Excerpted text:

An Open Letter to Political Parties in Odisha

dhinkia jindal7

With due respect and honour, I am drawing the attention of yours and of your political party, through this letter, to the several basic issues related to the protection of humanity and the protection of life as well as livelihood of the future generations of our state Odisha.

In the eyes of you and your party, I have a different opinion about the current capitalist system in terms of thoughts, approach and prosperity. I have no intention of seeking the cooperation or support of yours or of your party to agree to my views. Despite different views on developmental policies, I am drawing your attention to certain basic needs for the existence of nature, humanity and men of soil. The need of this protection and conservation of natural resources has become very urgent for the prevention of global warming and for the protection of the life and livelihood of the people and our country, especially about one crore tribals and forest dwellers of our state. I do not also intend to argue or present through this letter, either to agree with the social-political-environmental activists like me or to change your party policy in regard to industrialization and mining. That is why there is a need for a long and open dialogue. It is also true that I am too small person to think of bringing about such a big change. So this is only a limited effort to appraise the leadership of all political parties like yours about the threats and crises created in your so- called ongoing development process to consider its causes and remedies.

Fifty years ago a question was relevant: “Why is poverty so abundant in our state despite vast natural resources?” But in the last five decades, unwarranted mining has been going on in the state and concerned districts as well as their human resources lagging behind. There is no improvement noticed in the living standards of tribals, dalits and farmers residing in mines dominated districts of Keonjhar, Mayurbhanj, undivided Koraput, Sundergarh, Jharsuguda and Kalahandi. Rather the natives of the mining areas have lost their economic, social and cultural security as well as their identity. No provision could be made for proper settlement of the displaced persons. You often put the question whether because of displacement, industry and mining will not be done? Before answering this question for you: In name of development or in the name of increasing revenue for the government, why indiscriminately destroy the dense forests, limited mineral resources, waterbodies and fertile farmlands? Isn’t it unfair to the people who depend on the same for their livelihood and to the interest of the future of Odisha?

Does a government have the right to simply increase the states revenue collection from the minerals depleting the state? After the central government changed the rules regarding the captive mines for industries and made provisions for sale of special mines in open market, the state government, without any thought, has been auctioning large bauxite mines, iron ore mines, chrome mines for sale in the open market, as a result of which many valuable and ecologically important forests like Karlapat in Kalahandi and Gandhalpada in Keonjhar with rich biodiversity will be destroyed by mining companies. Keonjhar’s mineral resources are running out. Therefore, the conversation of the huge dense Sal forest ay Gandhalpada is essential for the next 500 years. It is also constitutional responsibility of the nation to preserve 340 million tons of iron ore in it for the future.

Record set:

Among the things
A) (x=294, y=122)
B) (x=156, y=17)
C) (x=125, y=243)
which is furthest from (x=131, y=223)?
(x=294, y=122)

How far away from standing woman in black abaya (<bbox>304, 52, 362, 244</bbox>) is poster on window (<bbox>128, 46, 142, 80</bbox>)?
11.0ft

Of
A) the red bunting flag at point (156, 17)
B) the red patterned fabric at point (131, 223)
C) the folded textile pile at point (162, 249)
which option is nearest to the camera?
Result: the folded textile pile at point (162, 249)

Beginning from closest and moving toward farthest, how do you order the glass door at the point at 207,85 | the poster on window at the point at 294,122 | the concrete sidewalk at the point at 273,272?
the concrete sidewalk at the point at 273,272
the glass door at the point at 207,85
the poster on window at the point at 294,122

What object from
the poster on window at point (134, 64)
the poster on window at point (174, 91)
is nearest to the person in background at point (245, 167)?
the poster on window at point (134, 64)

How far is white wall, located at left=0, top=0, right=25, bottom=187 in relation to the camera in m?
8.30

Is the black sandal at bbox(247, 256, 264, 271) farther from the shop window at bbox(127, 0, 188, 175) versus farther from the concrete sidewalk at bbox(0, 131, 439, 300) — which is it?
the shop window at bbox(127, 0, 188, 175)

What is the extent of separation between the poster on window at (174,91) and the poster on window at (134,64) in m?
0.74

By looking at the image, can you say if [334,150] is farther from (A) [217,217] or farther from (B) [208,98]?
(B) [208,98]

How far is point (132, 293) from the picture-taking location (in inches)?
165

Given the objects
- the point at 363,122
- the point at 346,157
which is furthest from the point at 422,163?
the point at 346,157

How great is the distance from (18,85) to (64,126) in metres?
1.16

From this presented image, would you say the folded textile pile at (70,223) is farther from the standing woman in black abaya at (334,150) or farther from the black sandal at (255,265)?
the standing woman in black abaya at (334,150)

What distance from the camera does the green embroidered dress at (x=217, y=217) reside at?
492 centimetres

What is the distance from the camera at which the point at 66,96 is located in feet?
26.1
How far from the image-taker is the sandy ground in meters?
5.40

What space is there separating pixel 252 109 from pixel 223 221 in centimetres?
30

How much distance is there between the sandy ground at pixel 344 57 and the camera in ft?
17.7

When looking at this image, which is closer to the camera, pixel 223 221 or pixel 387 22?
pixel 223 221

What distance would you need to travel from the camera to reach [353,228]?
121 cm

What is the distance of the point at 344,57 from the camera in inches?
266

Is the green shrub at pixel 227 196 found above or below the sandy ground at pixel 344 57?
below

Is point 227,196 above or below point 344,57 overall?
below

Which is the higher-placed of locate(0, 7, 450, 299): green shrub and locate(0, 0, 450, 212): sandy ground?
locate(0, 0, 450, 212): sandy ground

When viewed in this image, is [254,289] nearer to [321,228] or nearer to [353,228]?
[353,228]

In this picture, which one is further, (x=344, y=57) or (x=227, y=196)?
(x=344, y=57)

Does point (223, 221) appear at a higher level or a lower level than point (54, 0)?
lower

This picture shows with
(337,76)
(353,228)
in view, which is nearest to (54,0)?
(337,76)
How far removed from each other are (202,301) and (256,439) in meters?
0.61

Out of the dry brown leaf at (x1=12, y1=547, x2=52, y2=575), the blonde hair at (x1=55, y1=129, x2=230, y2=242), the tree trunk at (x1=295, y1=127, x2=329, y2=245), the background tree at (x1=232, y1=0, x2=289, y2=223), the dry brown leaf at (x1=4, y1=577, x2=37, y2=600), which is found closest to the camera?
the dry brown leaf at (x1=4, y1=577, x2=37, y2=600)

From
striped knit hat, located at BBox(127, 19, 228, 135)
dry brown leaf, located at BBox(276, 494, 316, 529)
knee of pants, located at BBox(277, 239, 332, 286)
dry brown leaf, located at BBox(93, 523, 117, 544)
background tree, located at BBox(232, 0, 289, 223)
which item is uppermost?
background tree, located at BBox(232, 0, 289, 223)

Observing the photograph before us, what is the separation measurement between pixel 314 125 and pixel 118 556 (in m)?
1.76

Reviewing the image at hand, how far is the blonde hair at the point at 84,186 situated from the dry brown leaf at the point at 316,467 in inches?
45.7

To do: Rewrite the passage of the open letter starting with "Does a government" and going on through "for the future.", substituting "free market" for each occurrence of "open market".

Exercise response:
Does a government have the right to simply increase the states revenue collection from the minerals depleting the state? After the central government changed the rules regarding the captive mines for industries and made provisions for sale of special mines in free market, the state government, without any thought, has been auctioning large bauxite mines, iron ore mines, chrome mines for sale in the free market, as a result of which many valuable and ecologically important forests like Karlapat in Kalahandi and Gandhalpada in Keonjhar with rich biodiversity will be destroyed by mining companies. Keonjhar’s mineral resources are running out. Therefore, the conversation of the huge dense Sal forest ay Gandhalpada is essential for the next 500 years. It is also constitutional responsibility of the nation to preserve 340 million tons of iron ore in it for the future.